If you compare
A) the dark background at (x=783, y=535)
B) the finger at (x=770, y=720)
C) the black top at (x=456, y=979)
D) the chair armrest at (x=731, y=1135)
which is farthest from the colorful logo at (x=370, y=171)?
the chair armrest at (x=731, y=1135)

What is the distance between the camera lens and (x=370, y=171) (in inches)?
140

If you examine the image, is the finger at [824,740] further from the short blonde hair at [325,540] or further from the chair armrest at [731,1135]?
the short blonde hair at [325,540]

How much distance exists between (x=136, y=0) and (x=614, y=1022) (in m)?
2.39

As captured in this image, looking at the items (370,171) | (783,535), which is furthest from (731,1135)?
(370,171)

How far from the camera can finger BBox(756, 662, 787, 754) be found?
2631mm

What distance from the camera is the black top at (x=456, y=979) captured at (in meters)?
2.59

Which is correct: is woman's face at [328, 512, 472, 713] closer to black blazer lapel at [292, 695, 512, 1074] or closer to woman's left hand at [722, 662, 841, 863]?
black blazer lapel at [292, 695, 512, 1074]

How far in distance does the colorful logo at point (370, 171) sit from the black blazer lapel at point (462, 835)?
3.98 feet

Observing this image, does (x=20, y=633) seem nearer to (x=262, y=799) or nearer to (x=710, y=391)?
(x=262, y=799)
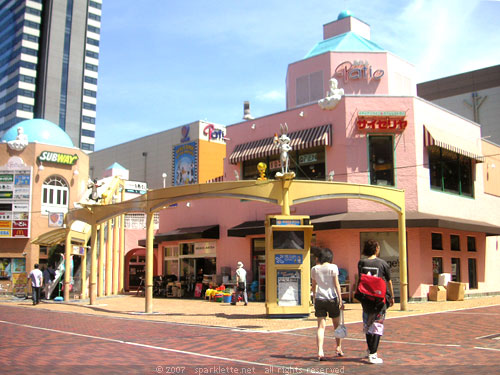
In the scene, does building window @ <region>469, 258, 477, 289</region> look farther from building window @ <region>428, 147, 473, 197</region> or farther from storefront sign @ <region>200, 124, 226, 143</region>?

════════════════════

# Exercise objective
Turn everything from the line containing "What distance from" down to the end of the records into a JSON list of strings, one string per line, skipping blank lines. Leave the pictures out.

# Answer to this task
[
  "What distance from the camera is the black top at (x=456, y=979) captured at (in meters)?",
  "2.59",
  "Which is correct: is woman's face at [328, 512, 472, 713] closer to black blazer lapel at [292, 695, 512, 1074] or closer to woman's left hand at [722, 662, 841, 863]?",
  "black blazer lapel at [292, 695, 512, 1074]",
  "How far in distance does the colorful logo at point (370, 171) sit from the black blazer lapel at point (462, 835)?",
  "3.98 feet",
  "Observing this image, does (x=20, y=633) seem nearer to (x=262, y=799) or nearer to (x=710, y=391)?",
  "(x=262, y=799)",
  "In the scene, does building window @ <region>469, 258, 477, 289</region> look farther from building window @ <region>428, 147, 473, 197</region> or farther from storefront sign @ <region>200, 124, 226, 143</region>?"
]